*What the exercise asks:* Write out the records that appear below, verbatim and complete, but without pictures.

*Dataset entries:*
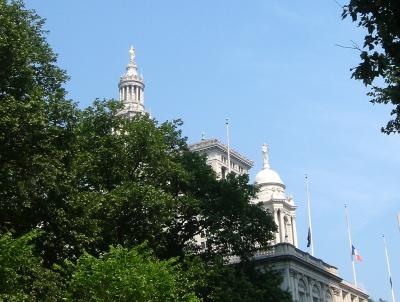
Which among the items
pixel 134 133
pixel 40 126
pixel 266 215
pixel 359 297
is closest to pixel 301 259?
pixel 359 297

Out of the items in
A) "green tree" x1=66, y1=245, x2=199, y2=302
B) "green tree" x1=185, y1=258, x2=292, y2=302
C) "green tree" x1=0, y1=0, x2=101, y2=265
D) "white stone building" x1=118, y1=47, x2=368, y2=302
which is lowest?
"green tree" x1=66, y1=245, x2=199, y2=302

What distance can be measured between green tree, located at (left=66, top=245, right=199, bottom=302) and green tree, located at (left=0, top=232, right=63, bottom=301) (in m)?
0.98

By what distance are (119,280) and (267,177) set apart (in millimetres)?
88435

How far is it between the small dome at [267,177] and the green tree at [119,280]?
84715 millimetres

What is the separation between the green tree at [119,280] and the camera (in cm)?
3281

*Task solution:*
Which among the items
pixel 134 133
pixel 40 126
pixel 266 215
pixel 359 297
is closest to pixel 301 259?
pixel 359 297

Out of the items in
A) "green tree" x1=66, y1=245, x2=199, y2=302
B) "green tree" x1=185, y1=258, x2=292, y2=302
C) "green tree" x1=0, y1=0, x2=101, y2=265
D) "white stone building" x1=118, y1=47, x2=368, y2=302
which is lowest?
"green tree" x1=66, y1=245, x2=199, y2=302

What distance can be measured between green tree, located at (left=66, top=245, right=199, bottom=302) and green tree, located at (left=0, top=232, right=63, bottom=301) (in m)?
0.98

By what distance are (119,280) and (267,177) set apart (in millimetres)?
88435

How far is it between the small dome at [267,177] and the green tree at [119,280]?
84715 millimetres

What is the separation between the green tree at [119,280] and the camera (in cm)?
3281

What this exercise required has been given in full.